Bradley Smith is a professor at Capital University Law School near Columbus and a former chair of the Federal Elections Commission. And he’s fascinated.
“To me, what's really interesting is that they're doing all this just to keep the petition from even qualifying for the ballot and that's what I don't recall seeing before. Is somebody coming forward and trying to spend a large amount of money just to get the issue from even being placed on the ballot,” Smith said.
Smith uses that word “somebody” because nobody knows exactly who is Ohioans For Energy Security, the group behind those commercials and fliers. And spokesman Carlo LoParo says that’s the way it will stay.
“It's not that we won't disclose our donors. It's that we're following the law, and the law allows us free speech. And we're exercising that free speech right,” LoParo said.
To be fair, the group trying to overturn the bailout law, Ohioans Against Corporate Bailouts, is also not revealing its donors. But the law requires that group as a ballot issue PAC, to file financial disclosure forms within 30 days of filing its petitions to put the law before voters next year – which they have to do by October 21.
But its spokesman Gene Pierce said his group is made up of those who opposed the bailout law when it was House Bill 6. “You're talking about consumer groups, business groups, renewable energy advocates and people who want to offer more competitive pricing and the electricity marketplace in Ohio.”
LoParo said that group also includes natural gas companies, and that a Chinese government-owned bank has invested in those companies. Pierce says it’s ridiculous to tie the referendum group to the Chinese. And he pointed to FirstEnergy Solutions, the owner of the state’s two nuclear power plants, and its former parent company FirstEnergy as likely donors to the bailout opposition.
There is little known about that opposition. Ohioans For Energy Security is a limited liability corporation, and there’s little information in its filing with the Secretary of State’s office. Carlo LoParo is a longtime Statehouse PR figure, having worked for, among others, Republican former Secretary of State and candidate for governor Ken Blackwell – who also employed Gene Pierce.
LoParo also spoke for the Ohio Clean Energy Jobs Alliance, which advocated for passing the bailout law, along with Generation Now, another dark money group. That group is sending people it’s calling monitors out to share the pro-bailout side with people being asked to sign petitions to get the bailout to the ballot. And there have been clashes between circulators and monitors.
Groups including the League of Women Voters and Common Cause Ohio have called for more financial disclosure of the groups involved in this referendum. Ohio State University Moritz College of Law professor Dan Tokaji said it’s simple.
“It's fundamentally an issue of transparency. We should know we the people should know who's funding campaigns whether they're for ballot measures or for candidates,” Tokaji said.
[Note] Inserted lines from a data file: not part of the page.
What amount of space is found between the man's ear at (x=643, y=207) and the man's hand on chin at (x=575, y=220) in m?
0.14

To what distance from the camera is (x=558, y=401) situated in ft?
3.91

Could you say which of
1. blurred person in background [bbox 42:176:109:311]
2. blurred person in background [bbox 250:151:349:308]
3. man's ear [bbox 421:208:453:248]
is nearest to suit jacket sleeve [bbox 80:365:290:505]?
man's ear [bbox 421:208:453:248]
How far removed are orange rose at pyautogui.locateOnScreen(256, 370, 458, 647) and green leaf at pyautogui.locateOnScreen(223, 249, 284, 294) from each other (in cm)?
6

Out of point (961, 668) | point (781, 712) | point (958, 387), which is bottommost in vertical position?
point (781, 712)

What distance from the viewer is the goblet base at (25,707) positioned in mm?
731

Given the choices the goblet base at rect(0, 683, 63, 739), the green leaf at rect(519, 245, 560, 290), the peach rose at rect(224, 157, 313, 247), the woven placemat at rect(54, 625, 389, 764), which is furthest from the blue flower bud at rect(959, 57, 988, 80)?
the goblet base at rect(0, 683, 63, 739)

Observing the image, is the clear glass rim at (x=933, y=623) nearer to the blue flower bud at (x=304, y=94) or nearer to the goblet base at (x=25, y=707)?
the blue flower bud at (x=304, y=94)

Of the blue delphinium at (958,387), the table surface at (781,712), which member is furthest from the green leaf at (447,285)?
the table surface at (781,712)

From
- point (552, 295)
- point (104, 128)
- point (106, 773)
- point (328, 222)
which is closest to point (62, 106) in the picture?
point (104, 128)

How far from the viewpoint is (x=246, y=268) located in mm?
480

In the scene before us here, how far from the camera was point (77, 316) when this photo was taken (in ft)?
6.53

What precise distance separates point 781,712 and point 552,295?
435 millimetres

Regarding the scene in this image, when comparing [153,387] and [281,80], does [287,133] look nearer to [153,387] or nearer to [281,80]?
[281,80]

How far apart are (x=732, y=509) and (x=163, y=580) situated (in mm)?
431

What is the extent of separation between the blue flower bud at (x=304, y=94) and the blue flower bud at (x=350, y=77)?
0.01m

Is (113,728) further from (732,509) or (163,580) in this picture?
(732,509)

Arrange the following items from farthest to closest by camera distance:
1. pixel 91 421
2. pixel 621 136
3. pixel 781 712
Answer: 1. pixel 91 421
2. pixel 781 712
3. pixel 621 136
Those who oppose that say corporate and high profile donors sometimes want to be shielded to avoid protests and boycotts, and that they support dark money groups for reasons beyond political activity. And former FEC chair Bradley Smith said there’s often plenty of information about dark money groups anyway.
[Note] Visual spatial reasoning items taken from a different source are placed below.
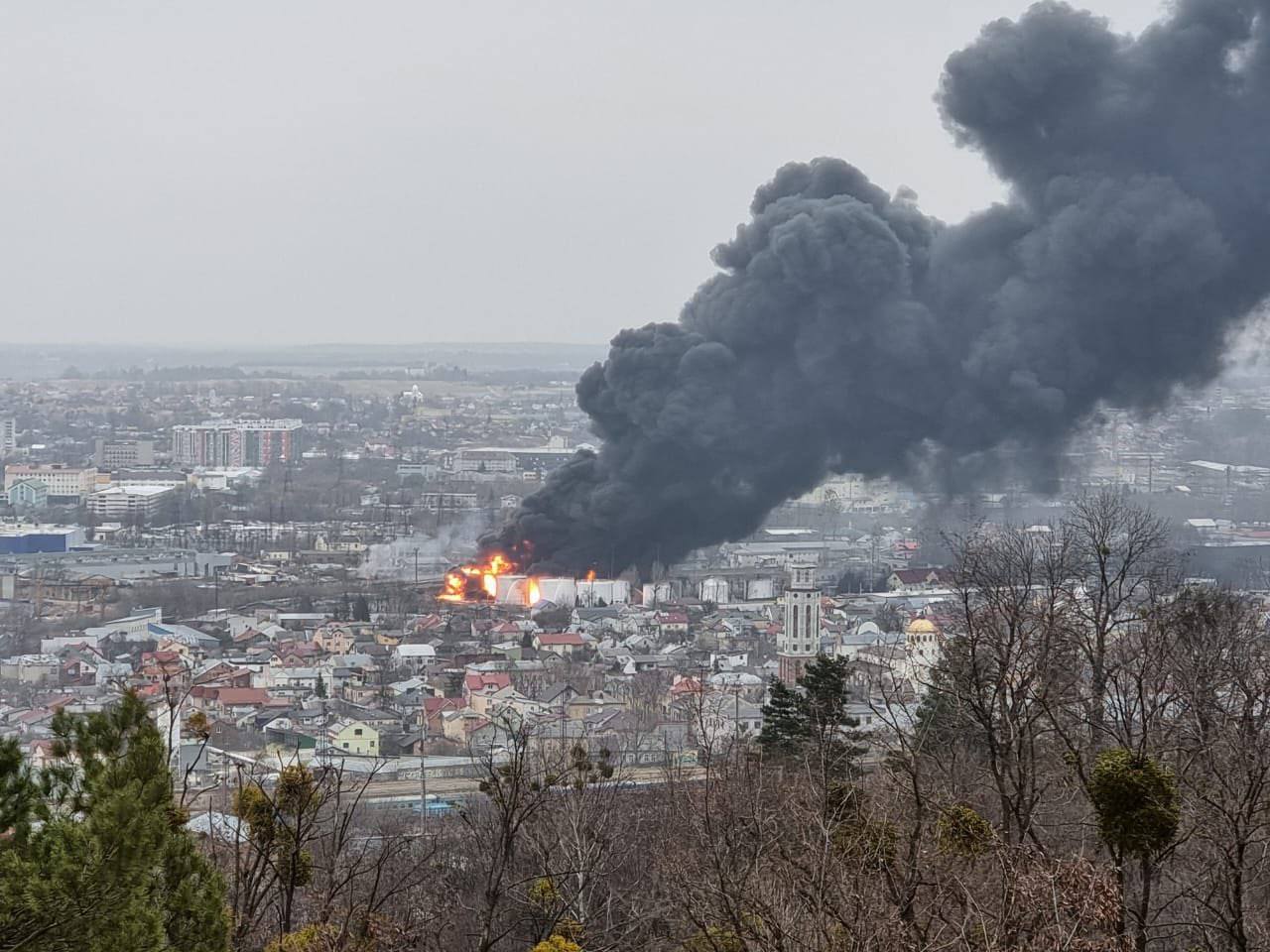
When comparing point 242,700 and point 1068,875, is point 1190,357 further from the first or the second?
point 1068,875

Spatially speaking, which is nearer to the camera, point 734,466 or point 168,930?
point 168,930

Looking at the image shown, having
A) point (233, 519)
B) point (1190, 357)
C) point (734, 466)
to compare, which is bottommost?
point (233, 519)

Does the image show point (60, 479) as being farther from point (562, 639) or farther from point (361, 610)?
point (562, 639)

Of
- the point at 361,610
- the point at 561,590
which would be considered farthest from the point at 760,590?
the point at 361,610

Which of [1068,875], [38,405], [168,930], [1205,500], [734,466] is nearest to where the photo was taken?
[1068,875]

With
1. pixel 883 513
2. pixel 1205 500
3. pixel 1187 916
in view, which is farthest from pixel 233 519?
pixel 1187 916

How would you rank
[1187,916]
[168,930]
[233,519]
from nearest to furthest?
[168,930] → [1187,916] → [233,519]

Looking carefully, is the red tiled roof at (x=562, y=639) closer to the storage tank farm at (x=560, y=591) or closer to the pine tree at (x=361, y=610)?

“I think anybody would be, would not be shocked to discover that there's a fair amount of energy company money behind this--the people who in fact would benefit from this directly. So I don't know how much voters would benefit,” said Smith.
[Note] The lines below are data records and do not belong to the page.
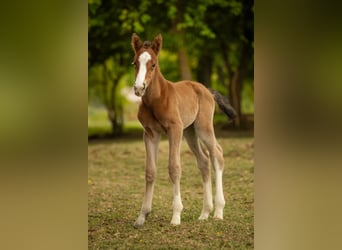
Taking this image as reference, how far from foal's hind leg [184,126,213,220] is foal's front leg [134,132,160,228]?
0.26 meters

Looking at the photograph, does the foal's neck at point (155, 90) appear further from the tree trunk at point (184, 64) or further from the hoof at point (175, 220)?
the tree trunk at point (184, 64)

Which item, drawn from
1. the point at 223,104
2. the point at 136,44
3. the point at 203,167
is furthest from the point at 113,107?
the point at 136,44

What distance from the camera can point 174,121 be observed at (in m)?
3.07

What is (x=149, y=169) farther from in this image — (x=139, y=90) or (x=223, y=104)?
(x=223, y=104)

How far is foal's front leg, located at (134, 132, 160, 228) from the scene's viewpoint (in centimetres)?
307

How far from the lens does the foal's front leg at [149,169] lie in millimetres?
3072

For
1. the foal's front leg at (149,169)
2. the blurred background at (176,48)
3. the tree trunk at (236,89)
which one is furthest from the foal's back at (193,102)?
the tree trunk at (236,89)

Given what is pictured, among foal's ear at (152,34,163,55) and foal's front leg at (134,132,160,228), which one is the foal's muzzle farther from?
foal's front leg at (134,132,160,228)

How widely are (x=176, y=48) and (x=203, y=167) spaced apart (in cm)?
324

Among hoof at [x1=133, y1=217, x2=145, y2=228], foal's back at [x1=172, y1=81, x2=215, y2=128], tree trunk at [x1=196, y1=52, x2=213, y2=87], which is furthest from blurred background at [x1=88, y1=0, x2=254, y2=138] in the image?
hoof at [x1=133, y1=217, x2=145, y2=228]
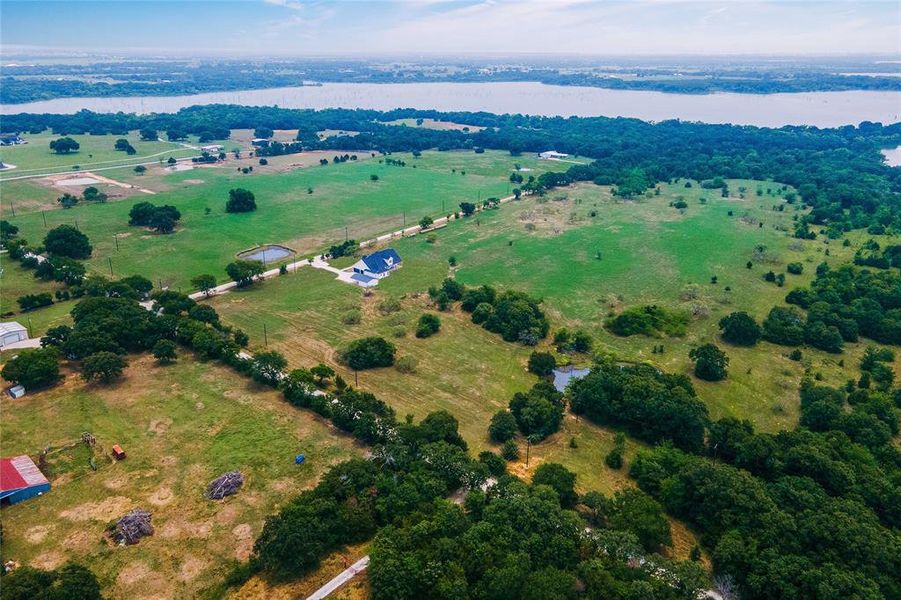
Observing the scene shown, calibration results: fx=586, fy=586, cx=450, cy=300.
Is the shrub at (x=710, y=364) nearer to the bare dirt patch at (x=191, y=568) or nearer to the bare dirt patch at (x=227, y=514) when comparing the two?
the bare dirt patch at (x=227, y=514)

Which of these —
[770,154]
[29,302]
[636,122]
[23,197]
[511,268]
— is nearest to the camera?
[29,302]

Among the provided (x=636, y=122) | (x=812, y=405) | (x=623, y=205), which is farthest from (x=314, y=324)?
(x=636, y=122)

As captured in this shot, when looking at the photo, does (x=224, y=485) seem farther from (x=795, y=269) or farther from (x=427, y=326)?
(x=795, y=269)

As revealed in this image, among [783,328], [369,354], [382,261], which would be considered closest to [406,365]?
[369,354]

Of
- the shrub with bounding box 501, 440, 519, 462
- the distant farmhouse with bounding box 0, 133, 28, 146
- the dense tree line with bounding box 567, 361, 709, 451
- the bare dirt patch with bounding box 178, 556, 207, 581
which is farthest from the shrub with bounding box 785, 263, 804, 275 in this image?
the distant farmhouse with bounding box 0, 133, 28, 146

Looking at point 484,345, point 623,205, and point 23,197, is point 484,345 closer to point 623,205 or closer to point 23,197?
point 623,205

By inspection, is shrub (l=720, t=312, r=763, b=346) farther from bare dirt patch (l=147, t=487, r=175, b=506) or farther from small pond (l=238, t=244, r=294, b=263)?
small pond (l=238, t=244, r=294, b=263)

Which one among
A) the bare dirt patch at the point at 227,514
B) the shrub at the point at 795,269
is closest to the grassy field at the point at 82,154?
the bare dirt patch at the point at 227,514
Smith is the founder of the Institute for Free Speech, which opposes campaign finance reform. It’s a 501(c)3 organization – those are religious, charitable, scientific or educational groups. And it doesn’t have to disclose its donors. But on its website, it does provide IRS forms required for nonprofit organizations. So do the League of Women Voters and Common Cause Ohio. They are 501(c)4 or social welfare organizations, and are calling for more disclosure.